Transcribe the records that follow, preserving every word.

Available data:
— Start —

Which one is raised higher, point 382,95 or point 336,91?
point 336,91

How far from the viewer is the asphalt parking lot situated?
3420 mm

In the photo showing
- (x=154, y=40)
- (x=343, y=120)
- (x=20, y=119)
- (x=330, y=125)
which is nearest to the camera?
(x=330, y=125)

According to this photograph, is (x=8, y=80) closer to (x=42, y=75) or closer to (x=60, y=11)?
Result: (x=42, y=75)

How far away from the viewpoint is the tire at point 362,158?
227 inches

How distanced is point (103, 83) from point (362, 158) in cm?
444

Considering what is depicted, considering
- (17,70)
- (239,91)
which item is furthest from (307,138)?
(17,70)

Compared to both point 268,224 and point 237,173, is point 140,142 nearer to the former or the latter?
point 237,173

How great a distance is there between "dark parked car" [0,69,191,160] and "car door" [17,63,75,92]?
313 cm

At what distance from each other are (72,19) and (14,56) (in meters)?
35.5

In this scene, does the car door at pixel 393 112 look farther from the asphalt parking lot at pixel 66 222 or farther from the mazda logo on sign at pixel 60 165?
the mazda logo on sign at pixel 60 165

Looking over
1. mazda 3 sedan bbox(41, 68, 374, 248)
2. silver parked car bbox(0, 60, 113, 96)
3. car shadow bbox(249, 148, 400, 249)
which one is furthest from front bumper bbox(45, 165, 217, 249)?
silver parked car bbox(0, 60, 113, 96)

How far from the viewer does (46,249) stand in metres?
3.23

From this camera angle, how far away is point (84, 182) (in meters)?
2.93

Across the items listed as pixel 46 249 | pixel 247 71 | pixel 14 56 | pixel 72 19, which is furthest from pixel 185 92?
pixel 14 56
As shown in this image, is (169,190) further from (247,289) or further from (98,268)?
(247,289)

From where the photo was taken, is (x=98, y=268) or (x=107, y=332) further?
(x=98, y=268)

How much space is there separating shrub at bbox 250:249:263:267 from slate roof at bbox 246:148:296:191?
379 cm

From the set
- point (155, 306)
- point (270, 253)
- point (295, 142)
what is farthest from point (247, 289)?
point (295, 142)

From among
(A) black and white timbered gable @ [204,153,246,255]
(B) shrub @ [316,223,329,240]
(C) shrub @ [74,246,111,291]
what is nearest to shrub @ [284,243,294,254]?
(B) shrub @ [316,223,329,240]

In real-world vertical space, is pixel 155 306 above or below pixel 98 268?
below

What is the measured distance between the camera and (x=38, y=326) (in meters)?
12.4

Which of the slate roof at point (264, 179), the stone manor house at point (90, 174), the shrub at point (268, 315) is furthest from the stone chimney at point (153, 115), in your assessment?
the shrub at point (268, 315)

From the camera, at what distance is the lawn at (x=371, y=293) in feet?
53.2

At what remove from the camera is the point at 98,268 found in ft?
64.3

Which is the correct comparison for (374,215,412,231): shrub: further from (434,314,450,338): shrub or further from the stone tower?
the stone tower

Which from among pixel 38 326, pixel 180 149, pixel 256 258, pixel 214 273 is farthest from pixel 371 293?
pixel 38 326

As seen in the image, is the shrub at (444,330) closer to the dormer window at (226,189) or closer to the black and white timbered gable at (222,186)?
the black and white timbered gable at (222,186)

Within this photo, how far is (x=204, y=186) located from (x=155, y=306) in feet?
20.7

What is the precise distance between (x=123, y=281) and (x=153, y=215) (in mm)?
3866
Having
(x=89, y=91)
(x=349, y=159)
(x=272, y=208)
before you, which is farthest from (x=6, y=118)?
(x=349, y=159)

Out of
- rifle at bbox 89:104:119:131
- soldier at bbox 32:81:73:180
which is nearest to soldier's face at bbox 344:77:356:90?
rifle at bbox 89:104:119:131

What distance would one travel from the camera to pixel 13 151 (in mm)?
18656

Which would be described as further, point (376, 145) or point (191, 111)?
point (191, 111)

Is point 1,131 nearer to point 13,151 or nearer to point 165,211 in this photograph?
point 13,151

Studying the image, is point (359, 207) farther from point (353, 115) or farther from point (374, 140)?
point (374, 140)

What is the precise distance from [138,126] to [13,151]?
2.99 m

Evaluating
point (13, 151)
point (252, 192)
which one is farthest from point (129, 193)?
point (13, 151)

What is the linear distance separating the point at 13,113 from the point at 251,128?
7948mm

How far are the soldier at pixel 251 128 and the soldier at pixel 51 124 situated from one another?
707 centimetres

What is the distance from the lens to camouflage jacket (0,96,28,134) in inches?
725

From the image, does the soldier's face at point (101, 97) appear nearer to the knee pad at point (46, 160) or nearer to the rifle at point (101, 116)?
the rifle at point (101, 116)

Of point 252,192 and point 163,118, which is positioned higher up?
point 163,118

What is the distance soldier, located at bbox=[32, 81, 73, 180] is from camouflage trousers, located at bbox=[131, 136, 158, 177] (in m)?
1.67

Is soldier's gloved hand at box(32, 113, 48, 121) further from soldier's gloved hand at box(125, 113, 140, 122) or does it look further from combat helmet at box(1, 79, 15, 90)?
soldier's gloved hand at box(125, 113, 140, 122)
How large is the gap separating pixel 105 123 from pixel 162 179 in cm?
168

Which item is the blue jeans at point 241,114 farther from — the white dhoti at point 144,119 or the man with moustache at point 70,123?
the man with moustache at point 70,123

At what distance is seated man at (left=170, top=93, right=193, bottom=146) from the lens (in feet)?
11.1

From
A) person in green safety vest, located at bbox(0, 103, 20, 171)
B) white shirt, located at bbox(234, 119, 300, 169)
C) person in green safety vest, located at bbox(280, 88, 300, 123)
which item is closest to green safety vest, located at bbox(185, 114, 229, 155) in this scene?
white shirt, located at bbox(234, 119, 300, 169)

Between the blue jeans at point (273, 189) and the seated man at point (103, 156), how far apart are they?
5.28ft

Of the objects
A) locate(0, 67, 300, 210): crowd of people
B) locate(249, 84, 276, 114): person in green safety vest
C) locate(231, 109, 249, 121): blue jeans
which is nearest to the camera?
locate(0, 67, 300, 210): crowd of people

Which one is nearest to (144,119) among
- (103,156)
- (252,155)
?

— End —

Response for this exercise:
Which one is raised higher, point 382,95 or point 336,91?
point 336,91

How far from the viewer is the asphalt parking lot situated?
3420 mm

In the photo showing
- (x=154, y=40)
- (x=343, y=120)
- (x=20, y=119)
- (x=330, y=125)
which is nearest to the camera?
(x=330, y=125)

According to this photograph, is (x=8, y=80) closer to (x=42, y=75) or closer to (x=60, y=11)?
Result: (x=42, y=75)

How far away from the viewpoint is the tire at point 362,158?
227 inches

How distanced is point (103, 83) from point (362, 158) in cm?
444

Considering what is depicted, considering
- (17,70)
- (239,91)
which item is furthest from (307,138)?
(17,70)

Compared to both point 268,224 and point 237,173, is point 140,142 nearer to the former or the latter?
point 237,173

How great a distance is there between "dark parked car" [0,69,191,160] and "car door" [17,63,75,92]?
313 cm

At what distance from each other are (72,19) and (14,56) (in meters)?
35.5

In this scene, does the car door at pixel 393 112 look farther from the asphalt parking lot at pixel 66 222 or farther from the mazda logo on sign at pixel 60 165?
the mazda logo on sign at pixel 60 165

Looking over
1. mazda 3 sedan bbox(41, 68, 374, 248)
2. silver parked car bbox(0, 60, 113, 96)
3. car shadow bbox(249, 148, 400, 249)
which one is furthest from front bumper bbox(45, 165, 217, 249)?
silver parked car bbox(0, 60, 113, 96)

How far from the viewer does (46,249) stand in metres?
3.23

From this camera angle, how far away is point (84, 182) (in meters)?
2.93

Across the items listed as pixel 46 249 | pixel 247 71 | pixel 14 56 | pixel 72 19, which is furthest from pixel 185 92?
pixel 14 56
As shown in this image, is (169,190) further from (247,289) or further from (98,268)?
(247,289)

From where the photo was taken, is (x=98, y=268) or (x=107, y=332) further?
(x=98, y=268)

How much space is there separating shrub at bbox 250:249:263:267 from slate roof at bbox 246:148:296:191?
379 cm

From the set
- point (155, 306)
- point (270, 253)
- point (295, 142)
what is farthest from point (247, 289)?
point (295, 142)

From among
(A) black and white timbered gable @ [204,153,246,255]
(B) shrub @ [316,223,329,240]
(C) shrub @ [74,246,111,291]
what is nearest to shrub @ [284,243,294,254]?
(B) shrub @ [316,223,329,240]

In real-world vertical space, is pixel 155 306 above or below pixel 98 268?
below

What is the measured distance between the camera and (x=38, y=326) (in meters)?
12.4

Which of the slate roof at point (264, 179), the stone manor house at point (90, 174), the shrub at point (268, 315) is furthest from the stone chimney at point (153, 115), in your assessment?
the shrub at point (268, 315)

From the camera, at what distance is the lawn at (x=371, y=293) in feet?
53.2

At what remove from the camera is the point at 98,268 found in ft?
64.3

Which is the correct comparison for (374,215,412,231): shrub: further from (434,314,450,338): shrub or further from the stone tower?
the stone tower

Which from among pixel 38 326, pixel 180 149, pixel 256 258, pixel 214 273 is farthest from pixel 371 293?
pixel 38 326

As seen in the image, is the shrub at (444,330) closer to the dormer window at (226,189) or closer to the black and white timbered gable at (222,186)?
the black and white timbered gable at (222,186)

Within this photo, how far is (x=204, y=186) located from (x=155, y=306) in feet?
20.7

What is the precise distance between (x=123, y=281) and (x=153, y=215) (in mm)?
3866
Having
(x=89, y=91)
(x=349, y=159)
(x=272, y=208)
before you, which is farthest from (x=6, y=118)?
(x=349, y=159)

Out of
- rifle at bbox 89:104:119:131
- soldier at bbox 32:81:73:180
which is nearest to soldier's face at bbox 344:77:356:90?
rifle at bbox 89:104:119:131

What distance would one travel from the camera to pixel 13 151 (in mm)?
18656

Which would be described as further, point (376, 145) or point (191, 111)?
point (191, 111)

Is point 1,131 nearer to point 13,151 or nearer to point 165,211 in this photograph?
point 13,151

Studying the image, is point (359, 207) farther from point (353, 115) or farther from point (374, 140)?
point (374, 140)

What is the precise distance from [138,126] to [13,151]?
2.99 m

Evaluating
point (13, 151)
point (252, 192)
which one is farthest from point (129, 193)?
point (13, 151)

What is the linear distance separating the point at 13,113 from the point at 251,128?
7948mm

How far are the soldier at pixel 251 128 and the soldier at pixel 51 124 situated from one another?
707 centimetres

What is the distance from the lens to camouflage jacket (0,96,28,134) in inches?
725

From the image, does the soldier's face at point (101, 97) appear nearer to the knee pad at point (46, 160) or nearer to the rifle at point (101, 116)?
the rifle at point (101, 116)

Of point 252,192 and point 163,118, which is positioned higher up?
point 163,118

What is the distance soldier, located at bbox=[32, 81, 73, 180] is from camouflage trousers, located at bbox=[131, 136, 158, 177] (in m)?
1.67

Is soldier's gloved hand at box(32, 113, 48, 121) further from soldier's gloved hand at box(125, 113, 140, 122) or does it look further from combat helmet at box(1, 79, 15, 90)?
soldier's gloved hand at box(125, 113, 140, 122)
How large is the gap separating pixel 105 123 from pixel 162 179 in cm?
168

Which item is the blue jeans at point 241,114 farther from — the white dhoti at point 144,119 or the man with moustache at point 70,123?
the man with moustache at point 70,123

At what distance is seated man at (left=170, top=93, right=193, bottom=146) from the lens (in feet)?
11.1

From
A) person in green safety vest, located at bbox(0, 103, 20, 171)
B) white shirt, located at bbox(234, 119, 300, 169)
C) person in green safety vest, located at bbox(280, 88, 300, 123)
which item is closest to green safety vest, located at bbox(185, 114, 229, 155) in this scene?
white shirt, located at bbox(234, 119, 300, 169)

Between the blue jeans at point (273, 189) and the seated man at point (103, 156), how far apart are they?
5.28ft

Of the objects
A) locate(0, 67, 300, 210): crowd of people
B) locate(249, 84, 276, 114): person in green safety vest
C) locate(231, 109, 249, 121): blue jeans
which is nearest to the camera?
locate(0, 67, 300, 210): crowd of people

Which one is nearest to (144,119) among
- (103,156)
- (252,155)
?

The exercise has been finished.